И этот подлец начал:

— Понимаете, Адаскина с Дольниковой обожают любовные романы. А я считаю все эти сюси-пуси обыкновенной туфтой.

Мы с Зойкой переглянулись. Только бы этот умник не объявил, что любовный роман лежит сейчас на нашей парте, а Изольда не поинтересовалась, какой именно. Однако наша литераторша с воодушевлением заговорила о другом:

— К этому жанру можно, в принципе, отнести самые разные произведения. Например, «Анну Каренину» Льва Толстого или «Красное и черное» Стендаля, «Мадам Бовари» Флобера, «Консуэлло» Жорж Санд... Это шедевры мировой литературы.

— Да Дольникова с Адаскиной не в принципе! — выкрикнул Будченко. — Они эту дрянь в мягких обложках покупают. Ну, где они сюси-пуси?

— И красавцы-принцы с поцелуйчиками! — подхватил Винокур.

Класс оживился.

— Ах, ты это имел в виду. — Изольда поморщилась и махнула рукой. — Нет, конечно, и это имеет право на существование, — добавила она, однако ее отношение к подобной литературе было ясно.

Впрочем, наши с ней мнения совпадали. Конечно, и среди таких книг попадаются изредка ничего, интересные. Однако большинство написано словно бы под копирку. Только имена и места действия разные. А так все одно и то же. И все действующие лица такие приторно-сладенькие. Прямо как карамельки.

Изольда еще хотела что-то добавить, но тут прозвенел спасительный для нас с Зойкой звонок. Литература сегодня была последним уроком. Первого сентября учебные дни всегда короткие. Я видела, как Клим и Тимка рванули к выходу из класса, и, резко вскочив, устремилась следом, надеясь поймать Клима хоть в коридоре. По-моему, он заметил меня, но даже не подумал остановиться. Наоборот, ввинтился в толпу и вскоре исчез на лестнице. Я, естественно, не собиралась носиться за ним наперегонки. Поэтому, остановившись, подождала Зойку.

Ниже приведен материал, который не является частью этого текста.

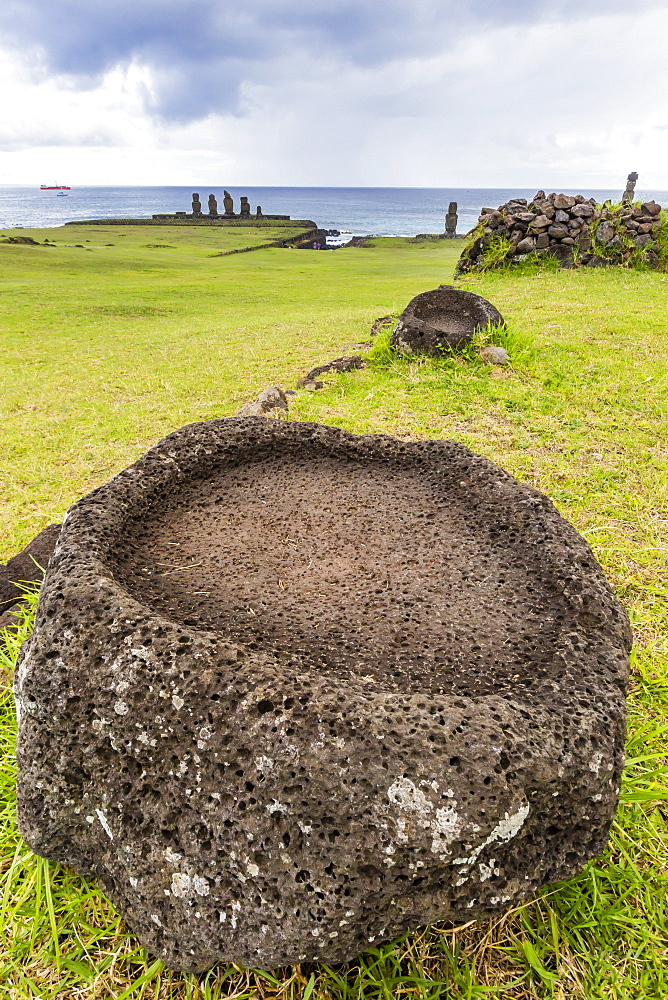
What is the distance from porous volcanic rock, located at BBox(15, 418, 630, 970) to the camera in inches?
56.4

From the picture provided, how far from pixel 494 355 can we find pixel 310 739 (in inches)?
248

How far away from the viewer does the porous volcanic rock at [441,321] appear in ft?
23.5

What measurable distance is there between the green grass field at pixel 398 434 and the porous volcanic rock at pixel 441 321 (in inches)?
10.3

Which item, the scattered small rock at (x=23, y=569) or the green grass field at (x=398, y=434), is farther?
the scattered small rock at (x=23, y=569)

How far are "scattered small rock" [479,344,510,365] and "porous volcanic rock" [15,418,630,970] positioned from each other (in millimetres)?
5021

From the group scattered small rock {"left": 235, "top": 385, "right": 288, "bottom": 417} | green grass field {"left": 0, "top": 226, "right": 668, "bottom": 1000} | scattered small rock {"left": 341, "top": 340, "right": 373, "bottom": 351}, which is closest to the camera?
green grass field {"left": 0, "top": 226, "right": 668, "bottom": 1000}

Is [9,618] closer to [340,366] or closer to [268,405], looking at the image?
[268,405]

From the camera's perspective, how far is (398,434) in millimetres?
5211

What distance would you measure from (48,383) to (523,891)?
7.36 metres

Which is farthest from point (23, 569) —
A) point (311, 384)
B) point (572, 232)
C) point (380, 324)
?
point (572, 232)

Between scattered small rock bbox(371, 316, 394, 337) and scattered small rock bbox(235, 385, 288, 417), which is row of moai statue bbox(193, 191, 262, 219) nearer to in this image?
scattered small rock bbox(371, 316, 394, 337)

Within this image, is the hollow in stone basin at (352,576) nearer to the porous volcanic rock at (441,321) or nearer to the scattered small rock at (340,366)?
the scattered small rock at (340,366)

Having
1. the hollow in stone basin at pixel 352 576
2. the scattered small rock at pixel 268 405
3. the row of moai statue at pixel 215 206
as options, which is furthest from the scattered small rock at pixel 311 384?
the row of moai statue at pixel 215 206

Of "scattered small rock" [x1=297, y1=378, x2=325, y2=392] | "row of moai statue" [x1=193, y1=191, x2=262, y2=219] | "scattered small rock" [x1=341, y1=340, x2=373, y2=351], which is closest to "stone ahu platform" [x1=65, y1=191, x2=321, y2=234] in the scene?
"row of moai statue" [x1=193, y1=191, x2=262, y2=219]
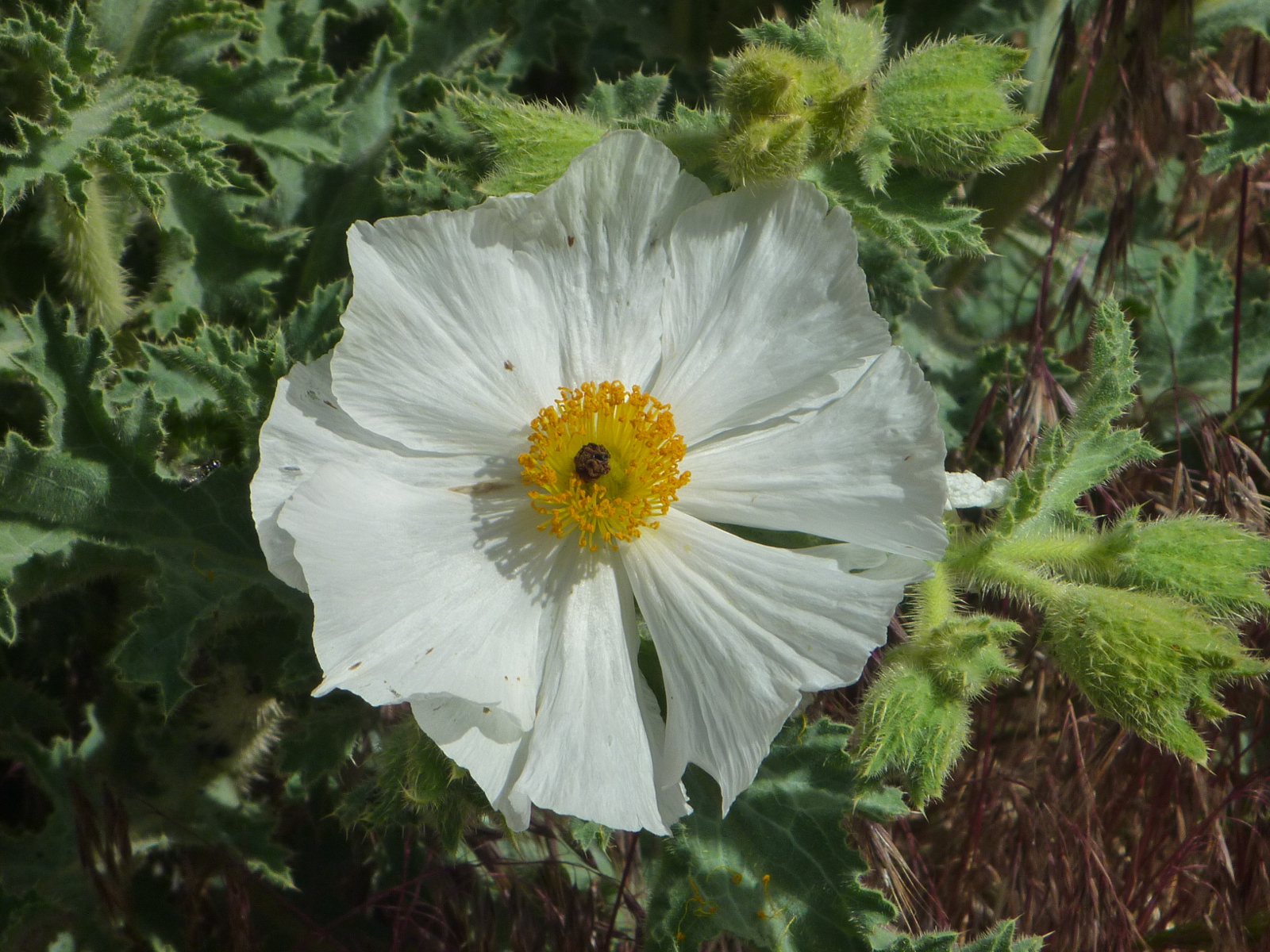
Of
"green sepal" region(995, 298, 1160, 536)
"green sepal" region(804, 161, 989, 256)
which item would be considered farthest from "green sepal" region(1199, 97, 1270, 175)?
"green sepal" region(804, 161, 989, 256)

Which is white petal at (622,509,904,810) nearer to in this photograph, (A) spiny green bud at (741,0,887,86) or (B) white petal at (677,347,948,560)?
(B) white petal at (677,347,948,560)

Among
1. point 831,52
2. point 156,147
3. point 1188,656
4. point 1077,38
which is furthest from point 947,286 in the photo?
point 156,147

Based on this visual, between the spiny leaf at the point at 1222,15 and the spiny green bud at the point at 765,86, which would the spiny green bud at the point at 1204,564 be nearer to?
the spiny green bud at the point at 765,86

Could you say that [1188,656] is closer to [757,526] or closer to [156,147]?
[757,526]

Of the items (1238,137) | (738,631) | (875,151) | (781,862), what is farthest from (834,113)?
(781,862)

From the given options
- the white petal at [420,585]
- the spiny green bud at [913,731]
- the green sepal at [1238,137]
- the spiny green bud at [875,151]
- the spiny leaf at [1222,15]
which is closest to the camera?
the white petal at [420,585]

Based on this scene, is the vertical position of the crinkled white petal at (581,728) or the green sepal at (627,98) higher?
the green sepal at (627,98)

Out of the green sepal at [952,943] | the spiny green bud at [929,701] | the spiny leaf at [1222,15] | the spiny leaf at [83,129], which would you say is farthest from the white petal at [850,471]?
the spiny leaf at [1222,15]

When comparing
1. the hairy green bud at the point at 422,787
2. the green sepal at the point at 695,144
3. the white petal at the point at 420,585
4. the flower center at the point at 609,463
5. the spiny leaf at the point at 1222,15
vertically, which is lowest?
the hairy green bud at the point at 422,787
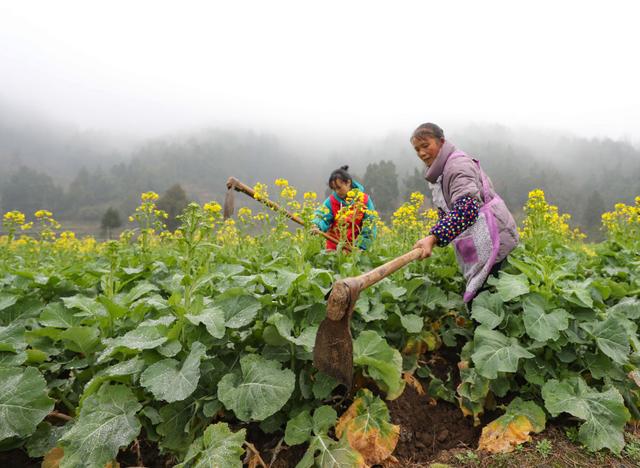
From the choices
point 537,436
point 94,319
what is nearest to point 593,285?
point 537,436

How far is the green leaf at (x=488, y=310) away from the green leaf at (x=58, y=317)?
2.58 m

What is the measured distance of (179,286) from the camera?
2684mm

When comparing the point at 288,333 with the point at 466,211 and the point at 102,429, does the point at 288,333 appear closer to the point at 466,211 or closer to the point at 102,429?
the point at 102,429

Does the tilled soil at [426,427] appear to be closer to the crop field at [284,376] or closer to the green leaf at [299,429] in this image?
the crop field at [284,376]

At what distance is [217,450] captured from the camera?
1586mm

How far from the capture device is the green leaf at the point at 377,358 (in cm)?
207

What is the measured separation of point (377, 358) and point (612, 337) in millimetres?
1516

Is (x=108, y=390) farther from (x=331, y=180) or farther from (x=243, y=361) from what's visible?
(x=331, y=180)

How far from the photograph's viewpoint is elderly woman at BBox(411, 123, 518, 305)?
9.24 feet

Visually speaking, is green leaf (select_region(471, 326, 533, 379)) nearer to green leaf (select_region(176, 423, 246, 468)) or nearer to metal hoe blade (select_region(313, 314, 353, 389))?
metal hoe blade (select_region(313, 314, 353, 389))

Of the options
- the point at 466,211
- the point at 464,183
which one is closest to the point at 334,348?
the point at 466,211

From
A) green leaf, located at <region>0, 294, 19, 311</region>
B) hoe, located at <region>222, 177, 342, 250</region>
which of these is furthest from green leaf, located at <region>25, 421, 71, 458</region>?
hoe, located at <region>222, 177, 342, 250</region>

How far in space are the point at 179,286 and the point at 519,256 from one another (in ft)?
11.1

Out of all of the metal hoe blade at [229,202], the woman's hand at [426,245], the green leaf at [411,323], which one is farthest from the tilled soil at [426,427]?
the metal hoe blade at [229,202]
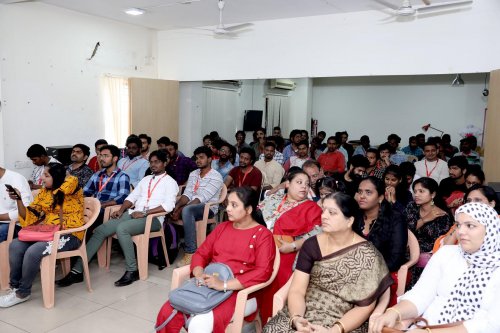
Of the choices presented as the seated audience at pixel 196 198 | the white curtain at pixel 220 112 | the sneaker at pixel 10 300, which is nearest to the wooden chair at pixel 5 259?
the sneaker at pixel 10 300

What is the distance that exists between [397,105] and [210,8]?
17.7 feet

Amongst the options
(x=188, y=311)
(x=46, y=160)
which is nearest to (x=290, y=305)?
(x=188, y=311)

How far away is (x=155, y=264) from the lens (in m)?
4.53

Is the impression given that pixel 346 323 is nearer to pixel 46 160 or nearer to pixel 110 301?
pixel 110 301

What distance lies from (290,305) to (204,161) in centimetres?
276

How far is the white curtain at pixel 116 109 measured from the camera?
7051 millimetres

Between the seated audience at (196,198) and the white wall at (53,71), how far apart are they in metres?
2.63

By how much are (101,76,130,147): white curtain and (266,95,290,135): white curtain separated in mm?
4299

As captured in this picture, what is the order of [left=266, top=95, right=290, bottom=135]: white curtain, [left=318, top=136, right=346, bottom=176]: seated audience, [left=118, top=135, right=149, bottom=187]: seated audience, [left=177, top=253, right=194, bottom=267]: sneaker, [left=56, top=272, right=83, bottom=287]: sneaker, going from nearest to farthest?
1. [left=56, top=272, right=83, bottom=287]: sneaker
2. [left=177, top=253, right=194, bottom=267]: sneaker
3. [left=118, top=135, right=149, bottom=187]: seated audience
4. [left=318, top=136, right=346, bottom=176]: seated audience
5. [left=266, top=95, right=290, bottom=135]: white curtain

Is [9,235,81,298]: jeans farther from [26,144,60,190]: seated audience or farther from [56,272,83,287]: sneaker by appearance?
[26,144,60,190]: seated audience

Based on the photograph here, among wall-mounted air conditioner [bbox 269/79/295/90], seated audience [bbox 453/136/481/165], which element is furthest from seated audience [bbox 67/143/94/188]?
wall-mounted air conditioner [bbox 269/79/295/90]

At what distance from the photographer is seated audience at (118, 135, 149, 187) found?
17.9ft

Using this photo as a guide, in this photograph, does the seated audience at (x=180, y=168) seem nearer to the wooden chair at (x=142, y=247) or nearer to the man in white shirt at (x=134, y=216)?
the man in white shirt at (x=134, y=216)

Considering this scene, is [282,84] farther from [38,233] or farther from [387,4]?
[38,233]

Она вышла из класса в крайней степени возмущения. Даже ее кудрявая челка распушилась сильнее обычного и стояла дыбом.

— Ну, ты, подруга, совсем, — с гневом взглянула она на меня. — Тетрадь на парте оставила. Действительно хочешь, чтобы весь класс прочитал? Так дала бы ее сразу Будке.

— Ой, Зойка, — виновато пролепетала я. — Просто мне казалось: ты к себе в сумку хочешь ее убрать.

— Ты ведь еще не дочитала, — по-прежнему бурлила Зойка. — Я тебе ее доверила. А ты из-за своего Клима обо всем готова забыть!

— Зойка, ну, извини меня, пожалуйста, — продолжала оправдываться я. — Просто так случилось. Дай мне тетрадь. Я дома обязательно дочитаю.

Она хмыкнула:

— Вообще, если тебе неинтересно, можешь и не дочитывать. Насильно не заставляю.

— Да мне интересно, интересно. — Я вполне искренне принялась ее убеждать. Мне и впрямь было любопытно, что она там еще написала.

— А по-моему, — кинула на меня испытующий взгляд она, — тебе интересно совсем другое.

Ну, что я на это могла возразить? Не доказывать же Зойке что по сравнению с ее тетрадью Клим для меня ничего не значит.

— Молчишь, — произнесла Зойка с таким видом, точно я оскорбила ее в лучших чувствах.

— А ты бы в подобном случае как себя повела? — напрямик осведомилась я.

— Совет, между прочим, тебе уже дан, — сухо изрекла она. — С Сидоровым надо бороться. Но ты ведь ничего не слушаешь. У тебя своя голова на плечах.

Это было, по-моему, сказано слишком сильно. Голова на плечах у меня и сейчас, конечно, есть. Но какая-то совершенно пустая. И в душе полнейший раздрай.

— Знаешь, — с усилием проговорила я. — Пожалуй, я дома еще как следует подумаю, попытаюсь поговорить по телефону с Климом, твои записи дочитаю, а завтра, может, и приму твой совет.

— Где записать, подруга? — всплеснула руками Зойка. — В кои-то веки ты решила меня послушаться!

— Я еще пока окончательно не решила, — сочла своим долгом уточнить я.

— Решишь, решишь, куда тебе деваться, — с уверенностью произнесла Зойка. — Другого выхода у тебя нет.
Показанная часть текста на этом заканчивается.